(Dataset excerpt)
- - - - -

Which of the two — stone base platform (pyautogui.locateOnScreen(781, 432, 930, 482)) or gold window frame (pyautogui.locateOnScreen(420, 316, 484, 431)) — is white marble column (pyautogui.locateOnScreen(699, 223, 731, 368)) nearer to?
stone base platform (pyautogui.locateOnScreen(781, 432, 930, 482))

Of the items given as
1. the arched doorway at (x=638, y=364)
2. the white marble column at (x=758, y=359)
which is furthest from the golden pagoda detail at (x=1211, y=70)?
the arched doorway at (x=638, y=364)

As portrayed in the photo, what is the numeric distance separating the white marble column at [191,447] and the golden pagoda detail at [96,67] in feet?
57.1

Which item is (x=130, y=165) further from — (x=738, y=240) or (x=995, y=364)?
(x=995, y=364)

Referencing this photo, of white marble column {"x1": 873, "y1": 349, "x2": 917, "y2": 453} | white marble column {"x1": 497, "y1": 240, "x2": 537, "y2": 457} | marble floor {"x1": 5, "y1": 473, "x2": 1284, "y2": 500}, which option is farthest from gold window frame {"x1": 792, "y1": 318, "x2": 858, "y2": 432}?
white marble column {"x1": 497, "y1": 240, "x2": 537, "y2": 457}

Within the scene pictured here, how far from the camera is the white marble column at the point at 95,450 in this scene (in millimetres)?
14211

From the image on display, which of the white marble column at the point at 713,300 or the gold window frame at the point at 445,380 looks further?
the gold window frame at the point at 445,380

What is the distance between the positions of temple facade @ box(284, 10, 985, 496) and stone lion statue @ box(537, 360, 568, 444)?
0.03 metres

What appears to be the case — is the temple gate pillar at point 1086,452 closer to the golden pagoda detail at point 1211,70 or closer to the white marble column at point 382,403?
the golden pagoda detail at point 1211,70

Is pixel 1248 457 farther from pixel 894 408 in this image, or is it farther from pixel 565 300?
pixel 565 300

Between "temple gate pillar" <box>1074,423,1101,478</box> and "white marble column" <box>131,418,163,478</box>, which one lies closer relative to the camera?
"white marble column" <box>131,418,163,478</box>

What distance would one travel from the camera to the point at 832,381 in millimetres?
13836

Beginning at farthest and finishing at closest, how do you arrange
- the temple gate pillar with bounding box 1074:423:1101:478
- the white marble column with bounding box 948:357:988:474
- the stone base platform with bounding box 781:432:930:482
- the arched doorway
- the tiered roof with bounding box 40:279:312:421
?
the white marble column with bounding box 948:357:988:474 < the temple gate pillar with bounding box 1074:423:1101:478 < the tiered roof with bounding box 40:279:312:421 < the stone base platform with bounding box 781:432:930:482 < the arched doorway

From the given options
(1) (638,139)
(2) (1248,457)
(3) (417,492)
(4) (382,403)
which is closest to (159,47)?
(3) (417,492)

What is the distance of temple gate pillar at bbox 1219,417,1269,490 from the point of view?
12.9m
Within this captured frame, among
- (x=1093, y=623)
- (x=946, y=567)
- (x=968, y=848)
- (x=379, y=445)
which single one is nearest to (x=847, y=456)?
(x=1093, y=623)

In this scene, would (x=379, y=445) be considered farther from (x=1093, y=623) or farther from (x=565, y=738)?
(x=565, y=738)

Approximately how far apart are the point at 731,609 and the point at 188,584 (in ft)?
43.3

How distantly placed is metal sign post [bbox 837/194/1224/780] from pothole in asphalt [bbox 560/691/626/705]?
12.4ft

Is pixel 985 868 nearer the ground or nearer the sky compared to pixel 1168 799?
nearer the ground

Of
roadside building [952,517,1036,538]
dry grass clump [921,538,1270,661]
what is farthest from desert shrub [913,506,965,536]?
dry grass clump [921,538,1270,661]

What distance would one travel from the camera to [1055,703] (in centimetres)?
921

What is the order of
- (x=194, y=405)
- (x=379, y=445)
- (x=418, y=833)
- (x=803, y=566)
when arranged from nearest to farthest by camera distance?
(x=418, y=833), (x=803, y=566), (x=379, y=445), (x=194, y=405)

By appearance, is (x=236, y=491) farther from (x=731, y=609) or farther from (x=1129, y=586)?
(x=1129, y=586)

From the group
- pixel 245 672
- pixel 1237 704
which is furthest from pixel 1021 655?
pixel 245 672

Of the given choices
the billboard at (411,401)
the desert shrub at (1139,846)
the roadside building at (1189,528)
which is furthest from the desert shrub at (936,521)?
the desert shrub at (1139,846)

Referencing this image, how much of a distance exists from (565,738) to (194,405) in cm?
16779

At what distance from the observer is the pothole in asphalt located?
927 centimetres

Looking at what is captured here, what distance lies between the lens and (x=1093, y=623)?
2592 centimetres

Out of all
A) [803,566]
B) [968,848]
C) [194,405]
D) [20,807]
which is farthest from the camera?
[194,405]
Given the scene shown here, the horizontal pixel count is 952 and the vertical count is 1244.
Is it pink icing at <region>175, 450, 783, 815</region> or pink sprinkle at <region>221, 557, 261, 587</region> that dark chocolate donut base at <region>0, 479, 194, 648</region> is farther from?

- - - - -

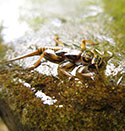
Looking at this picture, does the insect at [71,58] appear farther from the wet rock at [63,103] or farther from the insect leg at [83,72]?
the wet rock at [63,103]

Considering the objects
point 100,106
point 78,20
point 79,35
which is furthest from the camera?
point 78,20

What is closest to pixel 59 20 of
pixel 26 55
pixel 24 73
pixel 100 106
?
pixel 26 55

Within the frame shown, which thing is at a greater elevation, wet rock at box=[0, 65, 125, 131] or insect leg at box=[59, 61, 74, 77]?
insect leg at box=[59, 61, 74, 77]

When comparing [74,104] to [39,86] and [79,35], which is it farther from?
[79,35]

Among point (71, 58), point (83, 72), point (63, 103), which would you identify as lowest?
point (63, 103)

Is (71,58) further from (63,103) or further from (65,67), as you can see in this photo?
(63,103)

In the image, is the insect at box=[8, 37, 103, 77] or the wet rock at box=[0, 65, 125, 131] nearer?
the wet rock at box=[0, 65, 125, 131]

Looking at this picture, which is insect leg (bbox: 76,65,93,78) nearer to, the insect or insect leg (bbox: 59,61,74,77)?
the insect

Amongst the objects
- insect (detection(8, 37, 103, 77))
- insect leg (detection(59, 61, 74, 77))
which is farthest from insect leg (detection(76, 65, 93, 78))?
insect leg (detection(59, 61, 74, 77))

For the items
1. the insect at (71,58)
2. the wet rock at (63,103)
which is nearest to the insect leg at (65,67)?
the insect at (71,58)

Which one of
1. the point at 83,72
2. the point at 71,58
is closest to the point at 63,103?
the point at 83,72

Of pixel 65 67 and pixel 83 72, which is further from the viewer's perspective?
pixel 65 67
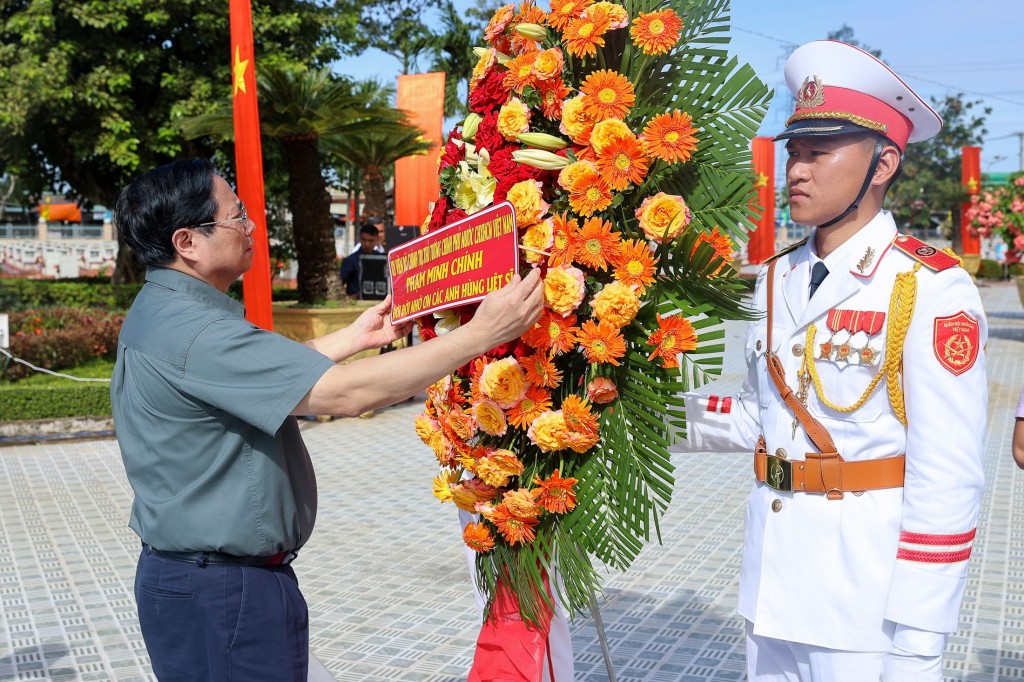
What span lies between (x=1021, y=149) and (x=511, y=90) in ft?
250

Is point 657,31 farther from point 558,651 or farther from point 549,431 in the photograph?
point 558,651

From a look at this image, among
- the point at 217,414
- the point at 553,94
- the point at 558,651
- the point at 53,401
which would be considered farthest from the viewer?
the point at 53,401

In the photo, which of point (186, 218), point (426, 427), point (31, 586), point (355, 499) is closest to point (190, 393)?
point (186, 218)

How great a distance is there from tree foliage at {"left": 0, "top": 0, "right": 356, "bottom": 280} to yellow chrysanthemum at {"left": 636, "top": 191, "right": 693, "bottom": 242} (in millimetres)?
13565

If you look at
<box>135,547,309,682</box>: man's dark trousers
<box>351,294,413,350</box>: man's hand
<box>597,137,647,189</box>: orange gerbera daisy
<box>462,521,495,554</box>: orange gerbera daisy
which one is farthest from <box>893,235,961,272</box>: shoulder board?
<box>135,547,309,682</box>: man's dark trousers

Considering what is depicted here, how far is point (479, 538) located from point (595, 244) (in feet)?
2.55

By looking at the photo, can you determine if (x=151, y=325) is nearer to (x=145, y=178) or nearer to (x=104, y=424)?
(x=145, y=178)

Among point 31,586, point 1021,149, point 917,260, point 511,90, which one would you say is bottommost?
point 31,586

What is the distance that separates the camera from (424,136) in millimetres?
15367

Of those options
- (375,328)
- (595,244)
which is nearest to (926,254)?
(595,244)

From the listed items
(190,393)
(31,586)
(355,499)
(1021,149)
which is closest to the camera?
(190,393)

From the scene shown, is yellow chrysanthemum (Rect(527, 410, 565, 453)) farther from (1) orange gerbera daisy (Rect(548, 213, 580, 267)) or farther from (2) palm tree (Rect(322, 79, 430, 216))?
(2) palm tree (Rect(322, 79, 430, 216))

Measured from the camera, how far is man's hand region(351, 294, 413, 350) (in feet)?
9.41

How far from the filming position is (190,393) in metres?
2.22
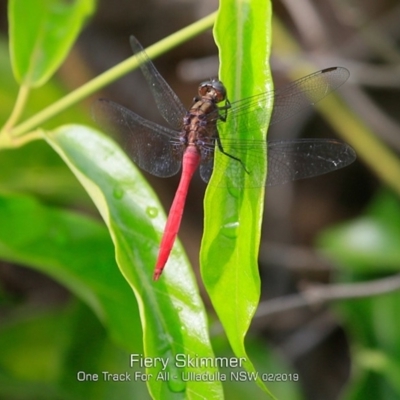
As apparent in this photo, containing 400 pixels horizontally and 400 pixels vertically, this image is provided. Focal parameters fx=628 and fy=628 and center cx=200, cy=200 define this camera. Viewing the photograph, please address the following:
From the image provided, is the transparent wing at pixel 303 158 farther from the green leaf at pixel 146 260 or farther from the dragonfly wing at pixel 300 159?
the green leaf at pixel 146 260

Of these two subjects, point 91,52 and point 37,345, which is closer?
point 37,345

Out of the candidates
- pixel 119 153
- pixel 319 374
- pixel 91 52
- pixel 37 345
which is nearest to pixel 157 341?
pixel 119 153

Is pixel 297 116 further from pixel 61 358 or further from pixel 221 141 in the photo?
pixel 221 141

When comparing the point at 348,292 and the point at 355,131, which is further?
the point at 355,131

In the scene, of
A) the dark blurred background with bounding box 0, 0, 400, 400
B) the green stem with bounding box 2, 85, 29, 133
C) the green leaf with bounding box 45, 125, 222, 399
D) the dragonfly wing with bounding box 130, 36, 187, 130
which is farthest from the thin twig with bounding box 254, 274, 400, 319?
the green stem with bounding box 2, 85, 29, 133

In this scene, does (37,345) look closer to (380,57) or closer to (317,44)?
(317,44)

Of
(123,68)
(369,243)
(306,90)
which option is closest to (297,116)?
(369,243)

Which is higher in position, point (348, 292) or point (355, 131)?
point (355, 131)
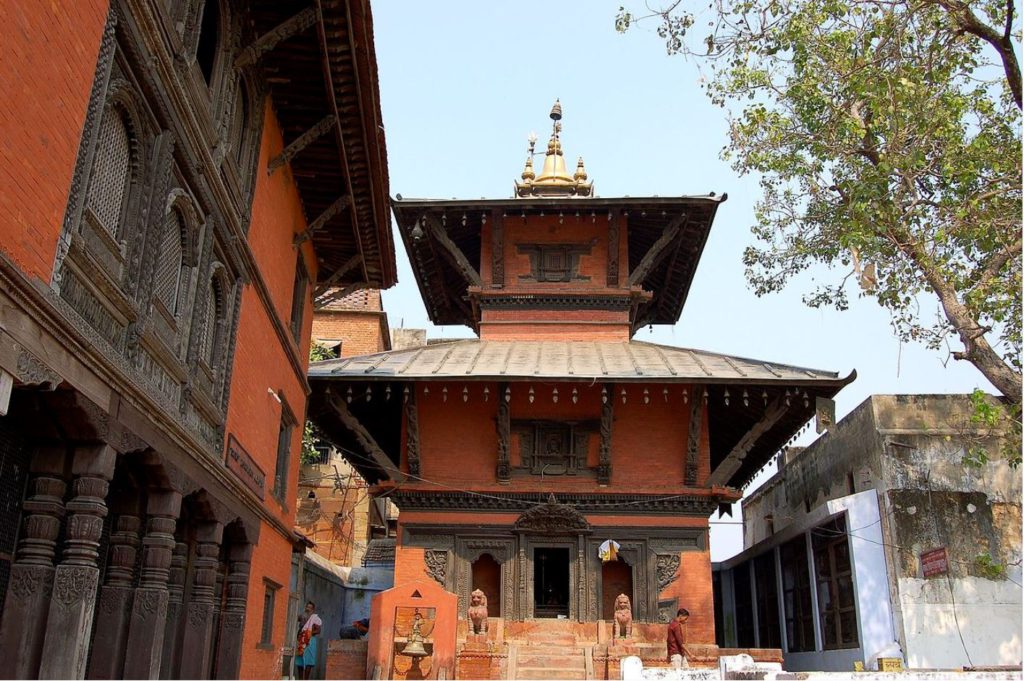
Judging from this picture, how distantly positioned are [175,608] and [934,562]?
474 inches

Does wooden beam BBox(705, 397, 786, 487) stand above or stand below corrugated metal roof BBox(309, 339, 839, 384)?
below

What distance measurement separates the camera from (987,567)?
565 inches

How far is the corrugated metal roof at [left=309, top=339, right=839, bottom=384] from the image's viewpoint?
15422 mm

- - - - -

> DO THIS: Please reproduce the lines of the listing verbatim, beginning at the line that contains "From the image on" and stopping after the line that contains "0.03 metres".

> EXPECTED ANSWER:
From the image on display, which of the white marble column at the point at 713,300 or the gold window frame at the point at 445,380 looks further?
the gold window frame at the point at 445,380

What is the distance between the positions of temple facade @ box(284, 10, 985, 496) and stone lion statue @ box(537, 360, 568, 444)?
0.03 metres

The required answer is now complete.